> **Stored items**:

--

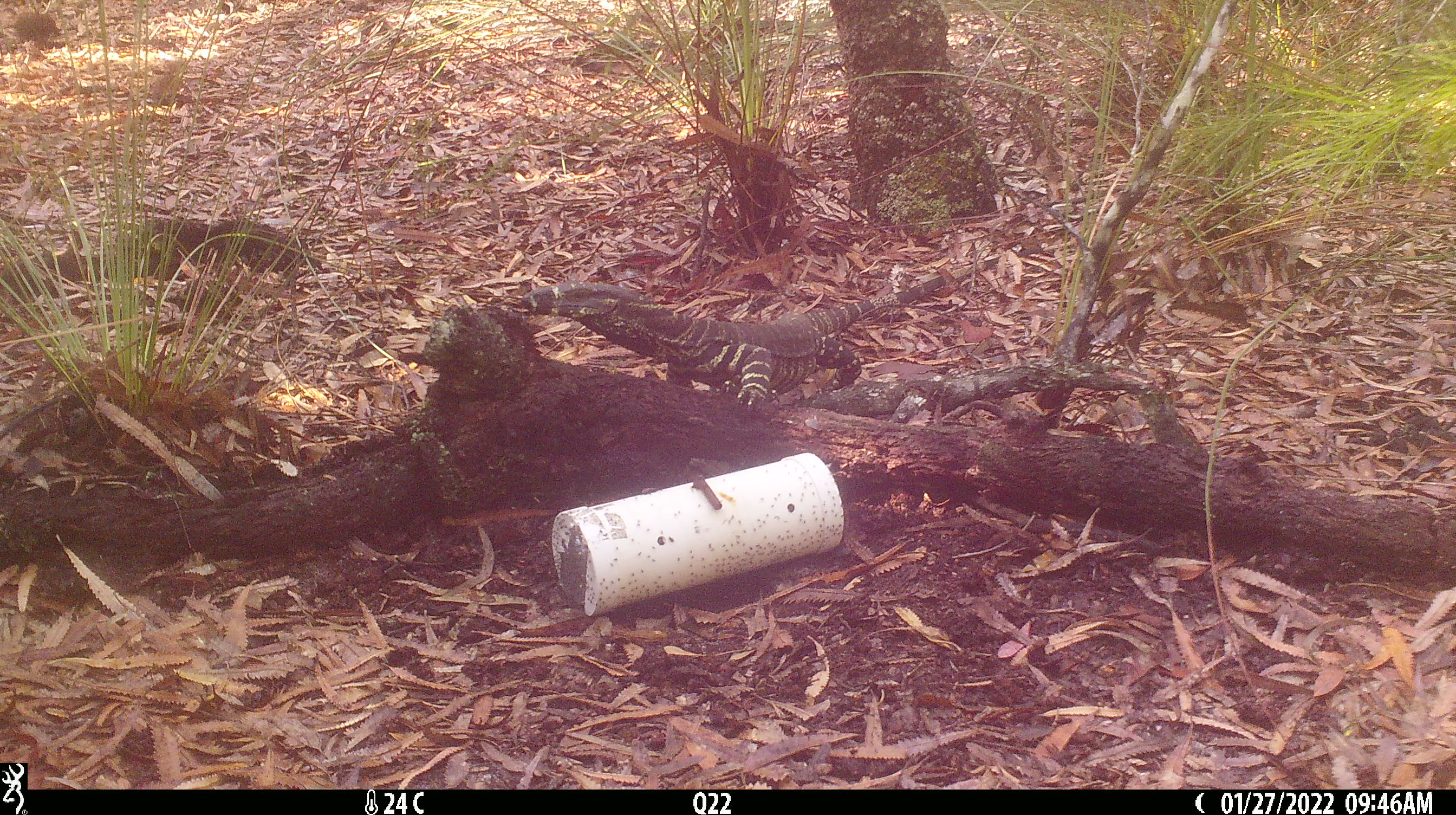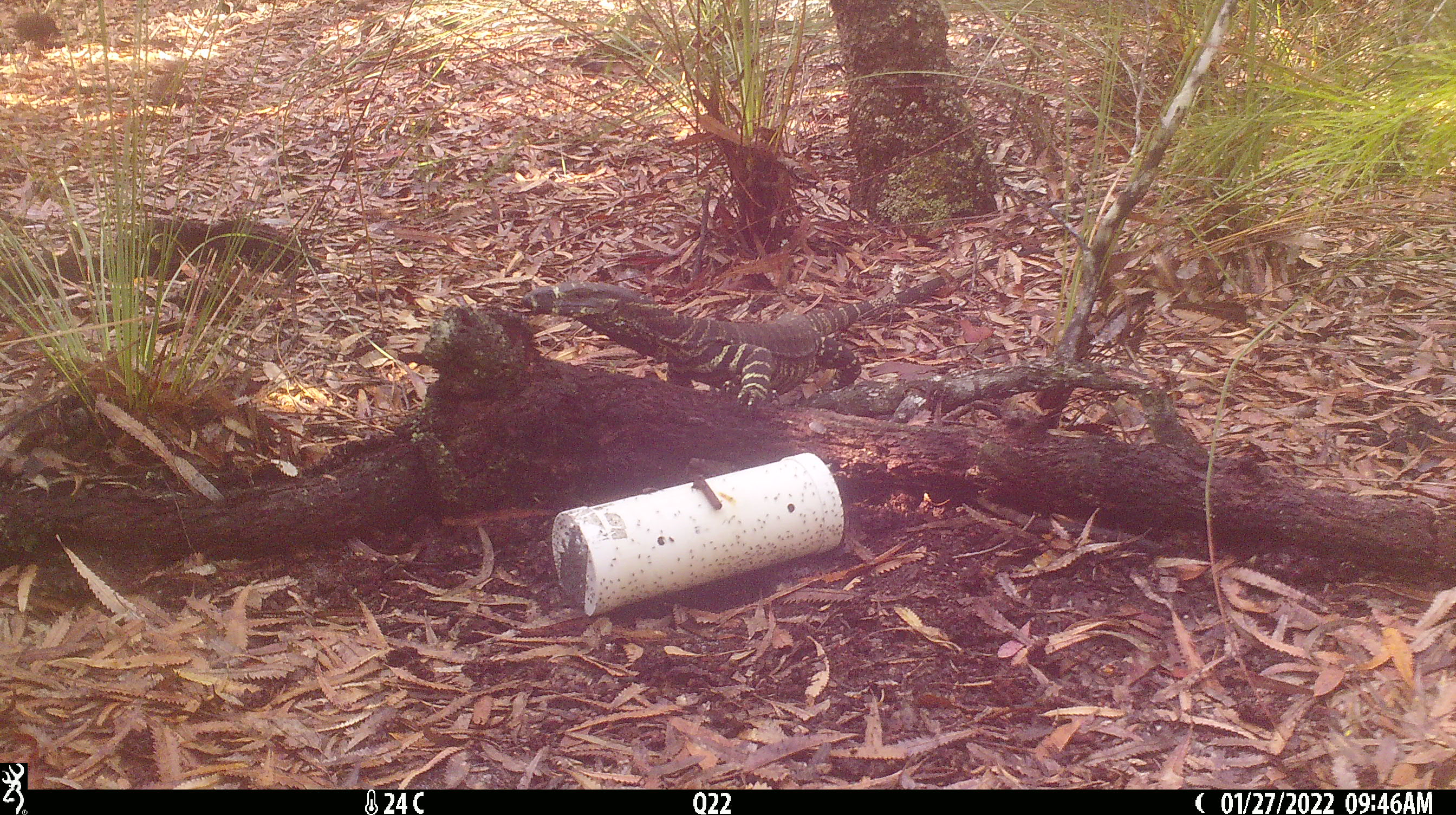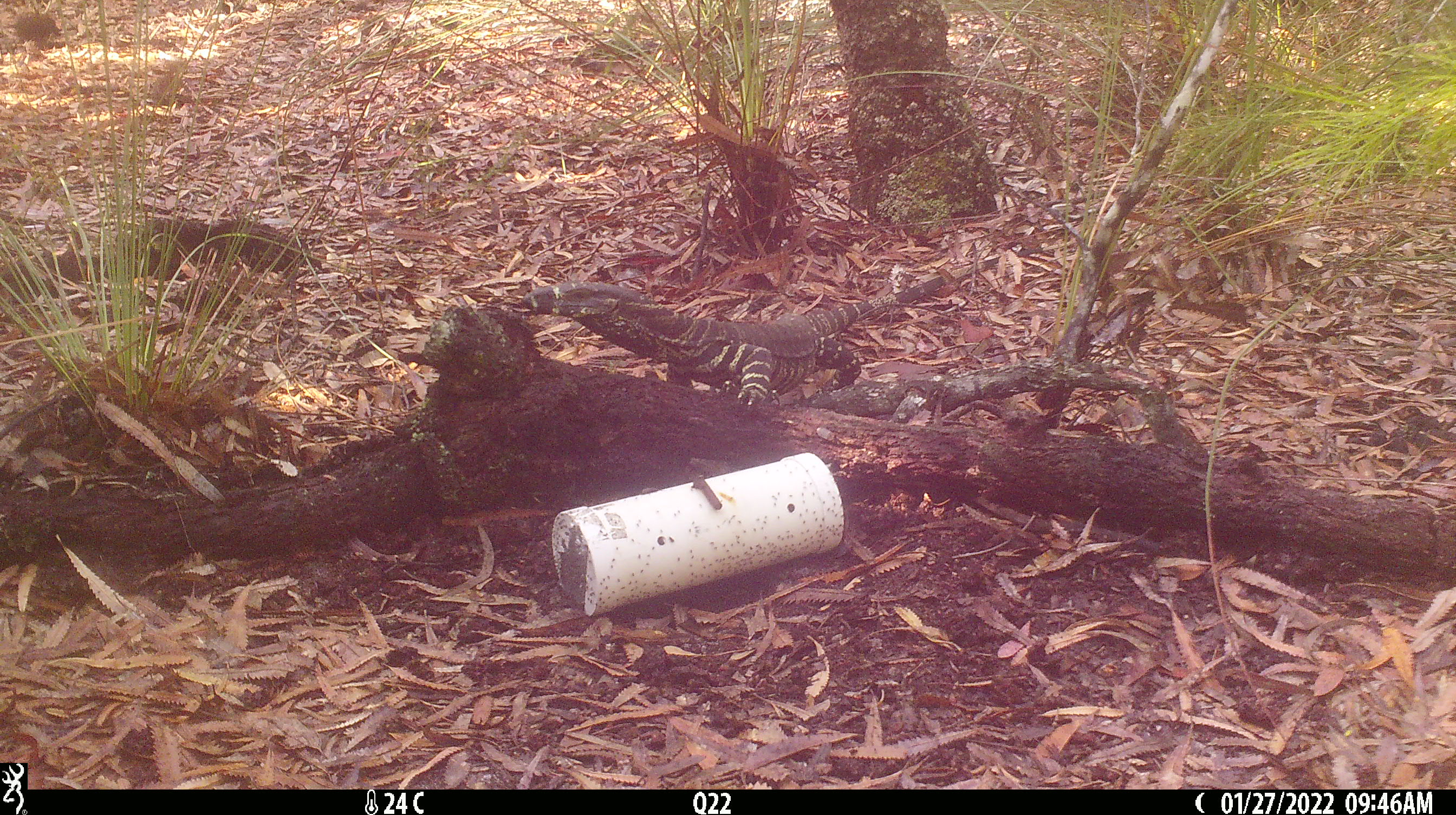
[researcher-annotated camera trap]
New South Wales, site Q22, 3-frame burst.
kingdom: Animalia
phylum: Chordata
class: Reptilia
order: Squamata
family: Varanidae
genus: Varanus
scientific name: Varanus varius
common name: lace monitor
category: goanna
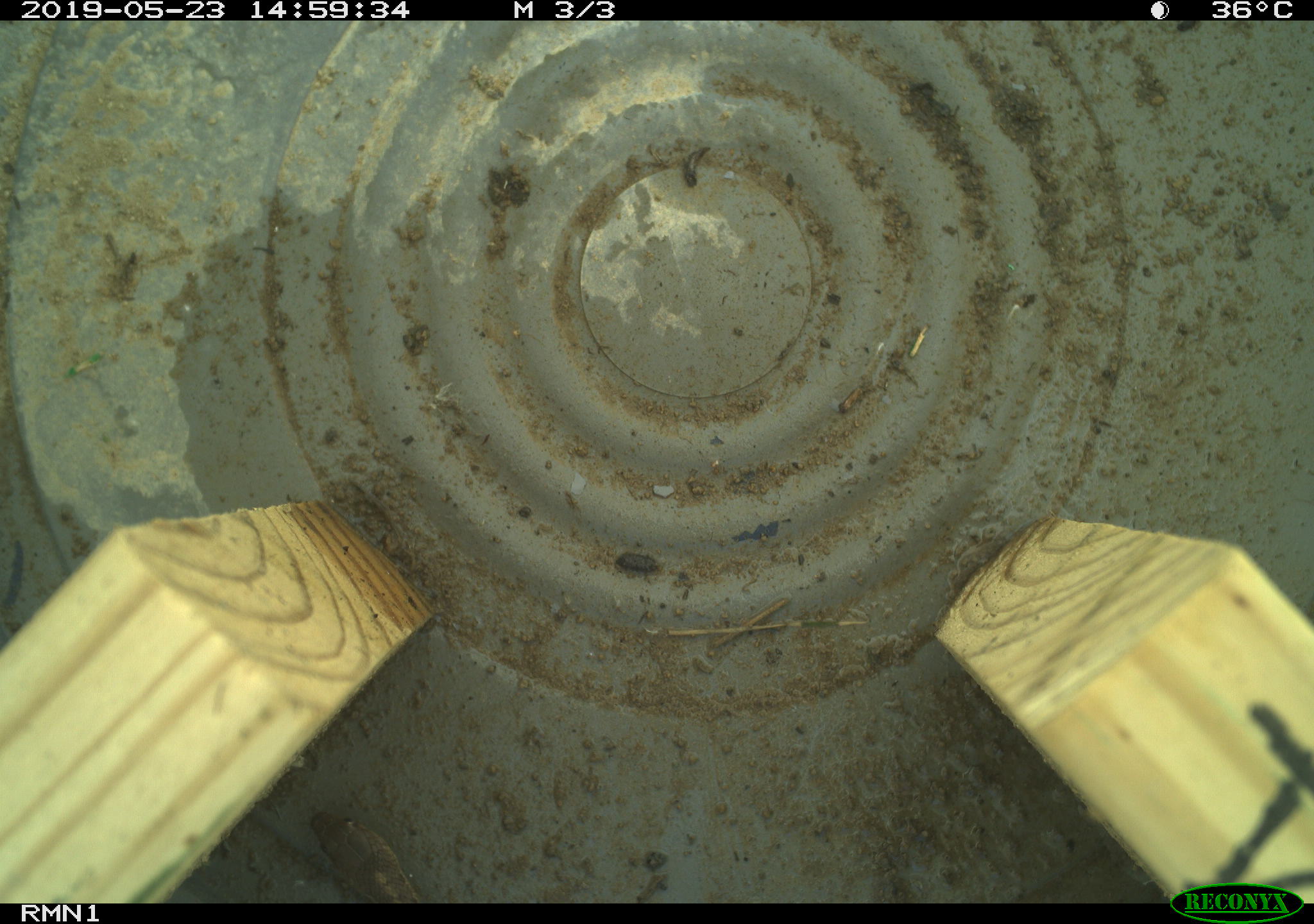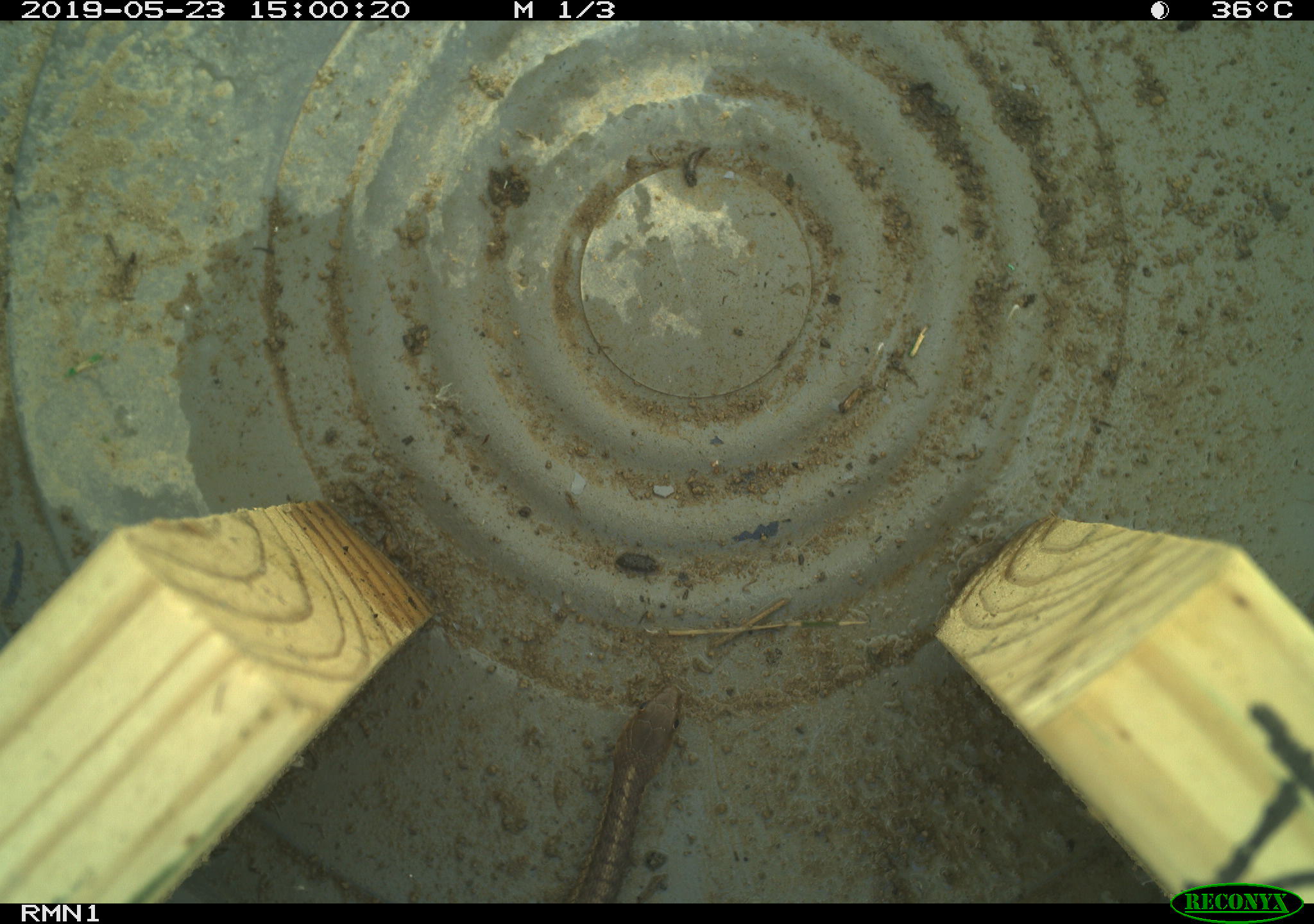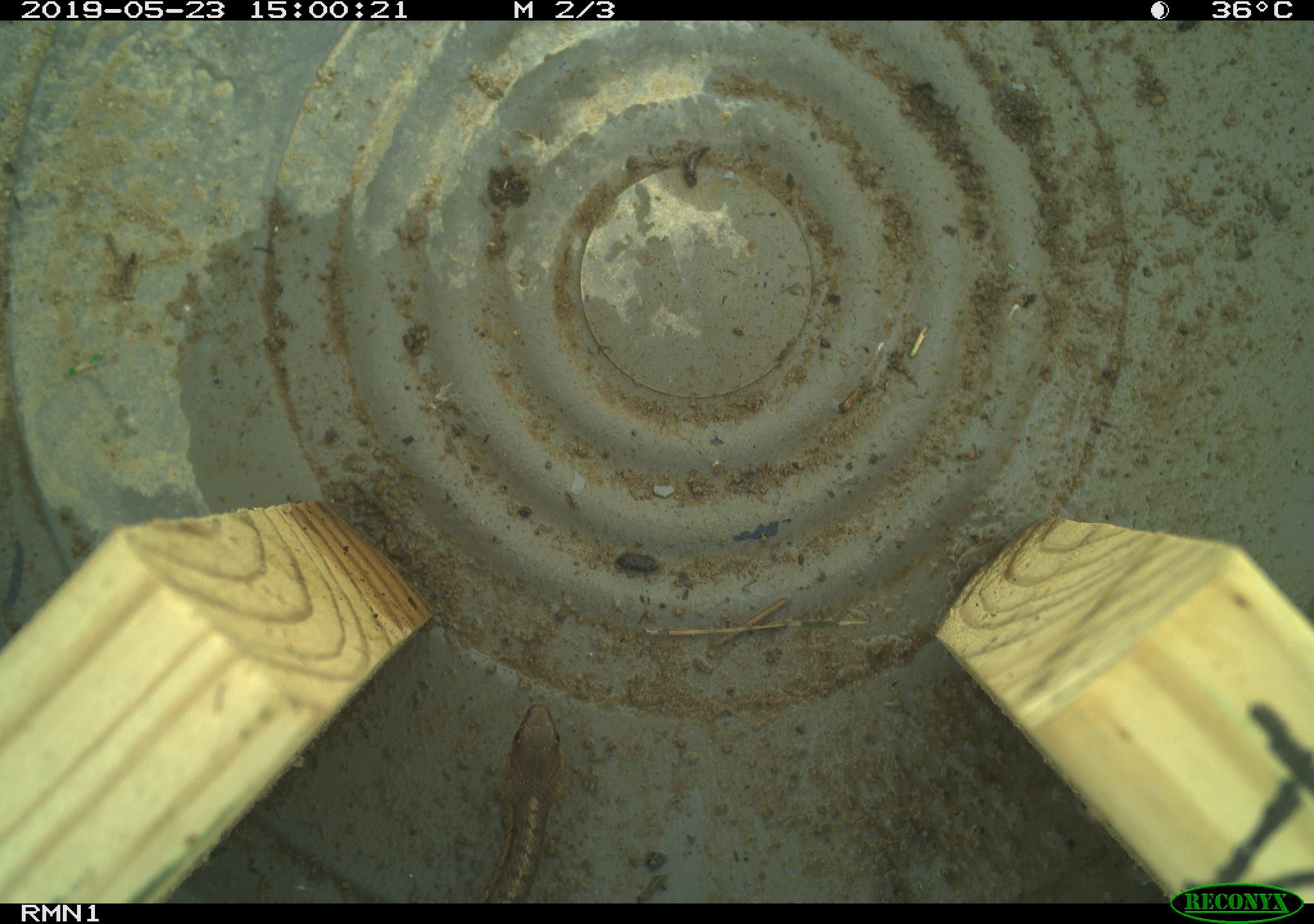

--

> **Problem to work on**:
For this exercise, transcribe the entries verbatim and skip all pictures.

> **Task result**:
[researcher-annotated camera trap]
New South Wales, site Q22, 3-frame burst.
kingdom: Animalia
phylum: Chordata
class: Reptilia
order: Squamata
family: Varanidae
genus: Varanus
scientific name: Varanus varius
common name: lace monitor
category: goanna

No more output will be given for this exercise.